Do chimps have metaphysics? Highly, highly unlikely. In other words, chimps, IMO, don't believe in chimp souls, chimp karma, or a chimp god. Nor do gorillas, neither in the 1970s nor this past decade:



Sorry, James.

And, unlike Caesar/Andy Serkis, chimpanzees, and other primates don't have the speech to organize a community to focus on abstract ideas. And, contra Harrod, who is letting other scholars and thinkers be his mouthpiece, it's tempting to overread what communication chimps have. Well, tempting to him and them, but not to me.

Cetaceans might. But, if they do, they don't have hands with opposable thumbs and can't really engage in metaphysically related actions.

A rich emotion life and symbolic play also prove nothing about chimpanzees possibly conceiving metaphysical concepts. Nor does it at all address the difficulty of communicating such concepts without language. The fact that chimps have neural substrate systems similar to something like Broca's in humans only proves that evolutionary biology is real and is a conservative workman.

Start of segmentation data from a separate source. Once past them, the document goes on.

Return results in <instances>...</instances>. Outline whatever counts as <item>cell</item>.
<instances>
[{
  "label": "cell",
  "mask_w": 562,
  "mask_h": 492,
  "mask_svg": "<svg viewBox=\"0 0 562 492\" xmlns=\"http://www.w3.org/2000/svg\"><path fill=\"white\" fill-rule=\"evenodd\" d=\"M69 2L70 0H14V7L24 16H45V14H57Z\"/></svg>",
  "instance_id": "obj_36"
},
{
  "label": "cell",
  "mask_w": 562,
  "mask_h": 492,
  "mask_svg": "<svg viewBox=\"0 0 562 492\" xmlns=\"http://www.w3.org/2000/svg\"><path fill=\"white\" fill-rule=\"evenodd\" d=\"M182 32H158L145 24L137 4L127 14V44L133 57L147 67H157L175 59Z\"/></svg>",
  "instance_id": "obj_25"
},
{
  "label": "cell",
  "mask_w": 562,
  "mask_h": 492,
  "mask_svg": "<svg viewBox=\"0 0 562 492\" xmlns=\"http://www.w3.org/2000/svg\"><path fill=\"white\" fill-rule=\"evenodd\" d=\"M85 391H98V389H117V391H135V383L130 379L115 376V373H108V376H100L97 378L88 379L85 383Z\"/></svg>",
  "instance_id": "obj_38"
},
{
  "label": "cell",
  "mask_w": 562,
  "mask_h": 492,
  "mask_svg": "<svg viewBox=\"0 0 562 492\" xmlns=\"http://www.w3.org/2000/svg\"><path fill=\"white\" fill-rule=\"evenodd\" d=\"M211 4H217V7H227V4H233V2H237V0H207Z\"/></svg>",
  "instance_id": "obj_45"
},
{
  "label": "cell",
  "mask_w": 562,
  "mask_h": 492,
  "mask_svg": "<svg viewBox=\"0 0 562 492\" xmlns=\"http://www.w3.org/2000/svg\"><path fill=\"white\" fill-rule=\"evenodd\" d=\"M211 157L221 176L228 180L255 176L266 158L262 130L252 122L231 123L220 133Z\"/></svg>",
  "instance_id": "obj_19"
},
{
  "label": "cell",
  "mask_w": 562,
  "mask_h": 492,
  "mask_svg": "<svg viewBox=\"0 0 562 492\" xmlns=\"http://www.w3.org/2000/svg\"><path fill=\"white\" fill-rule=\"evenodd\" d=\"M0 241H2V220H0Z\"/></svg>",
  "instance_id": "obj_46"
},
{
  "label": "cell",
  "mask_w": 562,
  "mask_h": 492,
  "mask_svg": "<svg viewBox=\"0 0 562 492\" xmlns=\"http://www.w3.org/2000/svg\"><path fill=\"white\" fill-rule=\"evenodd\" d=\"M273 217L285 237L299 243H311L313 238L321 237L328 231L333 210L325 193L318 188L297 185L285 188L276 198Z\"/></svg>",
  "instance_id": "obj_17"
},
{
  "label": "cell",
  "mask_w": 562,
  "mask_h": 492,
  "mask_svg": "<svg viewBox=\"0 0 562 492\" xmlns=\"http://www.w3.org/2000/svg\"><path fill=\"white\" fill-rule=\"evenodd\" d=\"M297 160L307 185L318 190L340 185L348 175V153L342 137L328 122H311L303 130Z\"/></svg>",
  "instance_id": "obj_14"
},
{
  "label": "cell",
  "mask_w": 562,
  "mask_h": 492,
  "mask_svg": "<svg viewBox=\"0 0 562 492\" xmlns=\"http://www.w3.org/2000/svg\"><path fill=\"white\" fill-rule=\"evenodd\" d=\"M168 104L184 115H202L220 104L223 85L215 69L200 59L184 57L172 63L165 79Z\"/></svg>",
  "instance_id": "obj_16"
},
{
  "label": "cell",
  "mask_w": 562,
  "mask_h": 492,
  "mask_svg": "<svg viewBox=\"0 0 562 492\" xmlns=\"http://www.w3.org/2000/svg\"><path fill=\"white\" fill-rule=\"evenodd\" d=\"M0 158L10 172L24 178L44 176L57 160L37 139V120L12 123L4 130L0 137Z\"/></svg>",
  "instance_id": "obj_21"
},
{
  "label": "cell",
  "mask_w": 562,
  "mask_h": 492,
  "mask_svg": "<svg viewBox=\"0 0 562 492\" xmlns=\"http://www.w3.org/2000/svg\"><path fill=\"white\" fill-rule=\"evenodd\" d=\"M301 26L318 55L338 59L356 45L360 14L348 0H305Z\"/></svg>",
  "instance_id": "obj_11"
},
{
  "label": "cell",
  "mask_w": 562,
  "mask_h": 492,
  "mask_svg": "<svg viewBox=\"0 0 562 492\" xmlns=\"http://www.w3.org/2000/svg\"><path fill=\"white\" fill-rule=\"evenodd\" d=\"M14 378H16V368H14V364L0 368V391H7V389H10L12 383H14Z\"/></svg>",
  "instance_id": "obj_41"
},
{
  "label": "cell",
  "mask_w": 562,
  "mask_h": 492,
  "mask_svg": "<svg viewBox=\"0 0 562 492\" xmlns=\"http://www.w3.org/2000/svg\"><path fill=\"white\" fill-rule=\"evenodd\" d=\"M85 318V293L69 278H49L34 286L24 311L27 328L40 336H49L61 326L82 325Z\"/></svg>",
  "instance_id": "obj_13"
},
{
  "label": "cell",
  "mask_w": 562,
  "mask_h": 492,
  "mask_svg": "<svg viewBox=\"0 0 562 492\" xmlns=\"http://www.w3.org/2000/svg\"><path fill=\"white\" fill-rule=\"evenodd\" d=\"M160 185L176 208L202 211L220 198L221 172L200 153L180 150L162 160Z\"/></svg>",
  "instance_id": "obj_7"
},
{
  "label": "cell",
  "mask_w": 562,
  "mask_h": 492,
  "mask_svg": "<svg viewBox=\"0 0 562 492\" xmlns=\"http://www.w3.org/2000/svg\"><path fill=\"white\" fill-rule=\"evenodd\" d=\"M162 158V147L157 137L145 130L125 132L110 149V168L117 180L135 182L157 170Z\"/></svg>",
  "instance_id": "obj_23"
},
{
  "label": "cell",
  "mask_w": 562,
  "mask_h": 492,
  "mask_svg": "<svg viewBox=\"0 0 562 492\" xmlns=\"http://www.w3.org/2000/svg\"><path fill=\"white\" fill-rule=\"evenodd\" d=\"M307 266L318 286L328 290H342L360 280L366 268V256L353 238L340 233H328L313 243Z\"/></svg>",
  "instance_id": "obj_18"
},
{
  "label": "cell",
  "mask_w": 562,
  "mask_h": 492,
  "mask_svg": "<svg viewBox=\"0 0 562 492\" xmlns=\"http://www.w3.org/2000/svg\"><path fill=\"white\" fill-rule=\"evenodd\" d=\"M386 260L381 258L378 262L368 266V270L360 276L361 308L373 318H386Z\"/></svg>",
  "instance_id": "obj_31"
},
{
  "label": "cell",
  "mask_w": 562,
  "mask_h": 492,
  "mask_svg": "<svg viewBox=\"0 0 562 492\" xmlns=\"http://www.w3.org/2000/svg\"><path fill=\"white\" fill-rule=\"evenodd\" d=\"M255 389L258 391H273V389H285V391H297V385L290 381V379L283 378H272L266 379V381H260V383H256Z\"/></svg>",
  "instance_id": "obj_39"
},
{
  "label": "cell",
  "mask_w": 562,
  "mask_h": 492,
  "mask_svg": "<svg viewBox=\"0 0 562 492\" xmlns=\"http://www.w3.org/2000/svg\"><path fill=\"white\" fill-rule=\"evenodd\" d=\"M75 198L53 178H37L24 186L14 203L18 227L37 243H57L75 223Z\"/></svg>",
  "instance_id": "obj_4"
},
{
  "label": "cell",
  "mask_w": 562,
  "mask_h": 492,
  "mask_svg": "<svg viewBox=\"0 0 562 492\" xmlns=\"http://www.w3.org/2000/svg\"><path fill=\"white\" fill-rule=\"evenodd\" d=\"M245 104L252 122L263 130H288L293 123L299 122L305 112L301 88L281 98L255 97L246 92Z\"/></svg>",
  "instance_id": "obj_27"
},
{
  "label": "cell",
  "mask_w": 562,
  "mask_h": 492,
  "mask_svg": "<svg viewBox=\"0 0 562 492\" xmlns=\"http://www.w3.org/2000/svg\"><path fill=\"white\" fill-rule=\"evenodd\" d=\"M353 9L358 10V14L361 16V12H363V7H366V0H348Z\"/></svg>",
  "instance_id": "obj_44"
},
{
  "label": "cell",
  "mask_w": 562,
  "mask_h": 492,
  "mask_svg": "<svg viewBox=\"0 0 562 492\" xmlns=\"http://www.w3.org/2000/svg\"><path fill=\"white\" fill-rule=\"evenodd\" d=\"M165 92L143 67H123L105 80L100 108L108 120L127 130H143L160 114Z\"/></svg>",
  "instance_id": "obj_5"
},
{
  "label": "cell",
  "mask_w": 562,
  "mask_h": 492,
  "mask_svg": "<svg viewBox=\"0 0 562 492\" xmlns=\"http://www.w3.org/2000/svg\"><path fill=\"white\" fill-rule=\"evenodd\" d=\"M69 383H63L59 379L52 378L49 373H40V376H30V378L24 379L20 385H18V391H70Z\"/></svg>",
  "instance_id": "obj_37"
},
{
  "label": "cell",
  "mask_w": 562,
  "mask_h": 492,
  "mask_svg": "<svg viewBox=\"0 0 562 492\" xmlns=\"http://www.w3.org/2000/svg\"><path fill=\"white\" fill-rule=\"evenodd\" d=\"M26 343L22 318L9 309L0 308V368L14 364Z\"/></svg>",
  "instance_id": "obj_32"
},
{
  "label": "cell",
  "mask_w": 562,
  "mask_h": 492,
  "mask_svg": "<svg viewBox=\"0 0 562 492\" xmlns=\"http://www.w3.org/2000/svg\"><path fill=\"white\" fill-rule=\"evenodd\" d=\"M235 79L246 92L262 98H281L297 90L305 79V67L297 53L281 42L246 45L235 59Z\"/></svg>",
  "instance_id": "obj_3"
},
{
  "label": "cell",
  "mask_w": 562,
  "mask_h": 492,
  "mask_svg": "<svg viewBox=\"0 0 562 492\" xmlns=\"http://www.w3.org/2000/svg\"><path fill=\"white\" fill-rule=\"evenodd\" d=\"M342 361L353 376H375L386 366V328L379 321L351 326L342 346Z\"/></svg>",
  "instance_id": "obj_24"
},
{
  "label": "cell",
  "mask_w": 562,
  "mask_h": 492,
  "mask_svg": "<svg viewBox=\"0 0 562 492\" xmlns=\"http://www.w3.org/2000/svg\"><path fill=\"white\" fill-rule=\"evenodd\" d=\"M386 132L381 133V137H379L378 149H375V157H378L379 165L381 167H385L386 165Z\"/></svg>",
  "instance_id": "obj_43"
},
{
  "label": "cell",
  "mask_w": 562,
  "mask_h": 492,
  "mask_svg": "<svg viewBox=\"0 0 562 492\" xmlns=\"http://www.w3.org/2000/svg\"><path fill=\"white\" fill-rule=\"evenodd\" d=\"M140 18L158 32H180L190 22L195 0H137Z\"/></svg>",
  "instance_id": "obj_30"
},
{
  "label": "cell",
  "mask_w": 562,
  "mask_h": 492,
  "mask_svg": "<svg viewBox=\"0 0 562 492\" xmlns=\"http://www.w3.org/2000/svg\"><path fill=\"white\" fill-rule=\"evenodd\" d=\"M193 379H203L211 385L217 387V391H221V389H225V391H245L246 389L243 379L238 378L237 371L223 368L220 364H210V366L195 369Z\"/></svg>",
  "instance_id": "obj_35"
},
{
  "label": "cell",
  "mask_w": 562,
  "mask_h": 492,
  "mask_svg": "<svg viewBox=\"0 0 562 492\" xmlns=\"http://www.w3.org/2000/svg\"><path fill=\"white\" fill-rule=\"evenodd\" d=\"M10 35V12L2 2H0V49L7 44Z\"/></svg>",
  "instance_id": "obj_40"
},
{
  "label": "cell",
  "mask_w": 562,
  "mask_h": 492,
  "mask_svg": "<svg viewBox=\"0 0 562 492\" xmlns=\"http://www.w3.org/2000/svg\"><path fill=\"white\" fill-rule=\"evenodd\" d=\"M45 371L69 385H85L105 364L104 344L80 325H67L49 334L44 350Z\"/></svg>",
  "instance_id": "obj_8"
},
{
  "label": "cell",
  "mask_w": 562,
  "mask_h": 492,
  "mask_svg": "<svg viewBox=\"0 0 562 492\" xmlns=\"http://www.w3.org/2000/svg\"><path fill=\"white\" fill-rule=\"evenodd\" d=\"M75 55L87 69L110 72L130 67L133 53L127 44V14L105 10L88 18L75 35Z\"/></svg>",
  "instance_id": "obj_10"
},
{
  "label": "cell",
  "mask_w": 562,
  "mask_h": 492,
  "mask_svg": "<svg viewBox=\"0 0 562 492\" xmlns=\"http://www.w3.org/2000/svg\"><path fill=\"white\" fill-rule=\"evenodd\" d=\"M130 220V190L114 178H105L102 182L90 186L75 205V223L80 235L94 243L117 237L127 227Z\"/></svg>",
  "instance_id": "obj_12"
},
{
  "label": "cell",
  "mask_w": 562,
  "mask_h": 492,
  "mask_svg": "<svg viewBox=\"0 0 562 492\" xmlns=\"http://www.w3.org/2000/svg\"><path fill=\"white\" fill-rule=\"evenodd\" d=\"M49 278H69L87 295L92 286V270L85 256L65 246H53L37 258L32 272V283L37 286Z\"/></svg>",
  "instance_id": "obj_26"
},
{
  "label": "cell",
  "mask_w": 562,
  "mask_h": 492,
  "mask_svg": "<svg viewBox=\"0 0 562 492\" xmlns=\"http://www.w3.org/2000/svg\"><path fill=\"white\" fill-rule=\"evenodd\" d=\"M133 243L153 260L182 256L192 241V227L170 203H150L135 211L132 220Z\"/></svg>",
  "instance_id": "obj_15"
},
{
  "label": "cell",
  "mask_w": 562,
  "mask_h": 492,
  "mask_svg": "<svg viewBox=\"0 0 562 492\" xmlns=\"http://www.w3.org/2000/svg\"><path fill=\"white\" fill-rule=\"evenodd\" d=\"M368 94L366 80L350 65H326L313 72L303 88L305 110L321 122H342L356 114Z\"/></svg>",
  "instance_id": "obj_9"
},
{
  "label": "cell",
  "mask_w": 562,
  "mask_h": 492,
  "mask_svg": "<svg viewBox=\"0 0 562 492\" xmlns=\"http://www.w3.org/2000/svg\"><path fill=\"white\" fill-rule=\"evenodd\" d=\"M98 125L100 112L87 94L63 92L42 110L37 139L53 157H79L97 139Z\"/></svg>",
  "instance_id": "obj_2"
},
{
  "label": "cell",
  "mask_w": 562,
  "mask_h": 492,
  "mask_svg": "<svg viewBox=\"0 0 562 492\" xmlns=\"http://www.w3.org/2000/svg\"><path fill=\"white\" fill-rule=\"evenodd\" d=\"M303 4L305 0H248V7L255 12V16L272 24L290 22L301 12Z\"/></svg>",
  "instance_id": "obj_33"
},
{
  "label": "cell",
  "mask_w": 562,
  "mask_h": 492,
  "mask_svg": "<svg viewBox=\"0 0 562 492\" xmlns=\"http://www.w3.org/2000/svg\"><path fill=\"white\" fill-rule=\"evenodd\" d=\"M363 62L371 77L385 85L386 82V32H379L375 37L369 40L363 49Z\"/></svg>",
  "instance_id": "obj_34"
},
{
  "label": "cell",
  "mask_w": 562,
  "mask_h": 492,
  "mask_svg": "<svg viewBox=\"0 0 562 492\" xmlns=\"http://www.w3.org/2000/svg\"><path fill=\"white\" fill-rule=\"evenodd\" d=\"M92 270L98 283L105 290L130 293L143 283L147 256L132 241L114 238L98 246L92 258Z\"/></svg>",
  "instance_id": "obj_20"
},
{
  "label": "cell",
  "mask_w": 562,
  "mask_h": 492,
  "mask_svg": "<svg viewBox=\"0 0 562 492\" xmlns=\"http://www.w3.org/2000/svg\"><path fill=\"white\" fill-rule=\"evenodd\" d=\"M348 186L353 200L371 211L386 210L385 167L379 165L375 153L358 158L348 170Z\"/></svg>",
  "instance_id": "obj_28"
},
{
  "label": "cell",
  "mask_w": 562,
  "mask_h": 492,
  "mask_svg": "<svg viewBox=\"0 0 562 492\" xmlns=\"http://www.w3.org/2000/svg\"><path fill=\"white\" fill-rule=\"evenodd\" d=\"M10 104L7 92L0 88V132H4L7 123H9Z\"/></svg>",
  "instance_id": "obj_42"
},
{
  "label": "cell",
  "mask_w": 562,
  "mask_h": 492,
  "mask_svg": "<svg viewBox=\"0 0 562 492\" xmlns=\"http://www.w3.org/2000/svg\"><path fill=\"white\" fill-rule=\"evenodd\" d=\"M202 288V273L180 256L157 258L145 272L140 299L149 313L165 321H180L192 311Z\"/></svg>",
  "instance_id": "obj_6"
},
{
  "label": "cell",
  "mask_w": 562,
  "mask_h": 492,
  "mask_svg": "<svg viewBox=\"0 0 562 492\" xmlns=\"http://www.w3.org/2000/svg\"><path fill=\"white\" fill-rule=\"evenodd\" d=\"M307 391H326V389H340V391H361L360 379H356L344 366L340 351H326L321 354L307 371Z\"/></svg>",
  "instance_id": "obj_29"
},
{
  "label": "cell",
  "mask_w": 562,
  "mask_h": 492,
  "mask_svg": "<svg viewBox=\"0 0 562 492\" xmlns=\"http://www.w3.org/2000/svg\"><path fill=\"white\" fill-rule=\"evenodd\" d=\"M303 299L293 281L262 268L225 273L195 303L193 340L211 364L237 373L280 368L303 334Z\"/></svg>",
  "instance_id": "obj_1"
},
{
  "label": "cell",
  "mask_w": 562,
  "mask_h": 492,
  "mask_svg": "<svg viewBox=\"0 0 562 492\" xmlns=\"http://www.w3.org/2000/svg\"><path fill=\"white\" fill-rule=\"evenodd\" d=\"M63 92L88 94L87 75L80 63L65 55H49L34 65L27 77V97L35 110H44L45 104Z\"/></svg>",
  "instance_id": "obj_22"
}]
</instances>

And, a first-order theory of mind? Given the complexity of judging human actions that might be called sins against a community, that's not enough. But, let’s get to Harrod’s nutgrafs — his transspecific definition of religion. Here goes:
• Reverence (showing devotion, intense love, deep respect), which may involve a hush;
• Careful observance, which may involve a calling-out announcement or remark;
• Experiencing or expressing emotion of dread (awe in its terror or astonishment aspect) before that which overwhelms the subject by its magnitude, grandeur, beneficence, or lethality; mysterium tremendum
• Experiencing or expressing emotion of wonder (awe in its fascination, curiosity, or desire-to-know-more aspect) with respect to a phenomenon (especially a movement) which is surprising, non-ordinary, extraordinary, special, or ‘miraculous’; mysterium fascinans
• Binding individuals together or back together in empathic intimacy or communion with respect to experiences of aliveness and animacy, including other living beings or things that appear to be alive, which may secondarily involve the witnessing of this by a collective social group.

OK, first observation? He's clearly smoking some Rudolf Otto high-grade drugs. And the "mysterium tremendum" as a key to "religious experience" is by no means widely accepted. As the likes of Susan Blackmore note, psychadelic drugs or deep meditative experiences can induce this "mysterium" in the non-religious. Ditto for near-death experiences.

Harrod goes on to make clear that he is indeed adapting an Ottonian framework to animals.

He ignores entirely ideas of sin, guilt, and metaphysical entities.

As for his five actual points?
• I can love either a girlfriend or a bottle of whisky. I don't worship either one, even if I shout "oh my god" during sex.
• Careful observance? Chimps, like us, evolved to stay safe from snakes and predators, as well as to identify a variety of ripe foods. Careful observance is part of not being dead. It's also, in we humans, what's behind overuse of agency imputation and pattern detection in non-savannah civilized live.
• Mysterium tremendum? Since chimps don't have abstract language, no way I see for them to communicate that, let alone for us to see that they're trying to do so.
• Wonder? Many scientists still have great degrees of wonder for the facts of evolutionary biology, cosmology and many things in between, and they're not religious. Indeed, Aeon has a new piece about the role of awe in scientific work.
• Empathy for life? I have that, too, and again, I'm not religious.

What Harrod is missing is that, in reality, at some point in human CULTURAL evolution, some point AFTER the evolution of some degree of language in all likelihood, these five points were adapted for what developed into religion. Some of the adaptation, per my notes on point 2 above, may well have been non-conscious.

Should chimpanzees have an evolutionary twig that offshoots into a new species, that follows a similar bath, Harrod can contact me back in a couple of million years.

And with that, I've wasted enough time on him.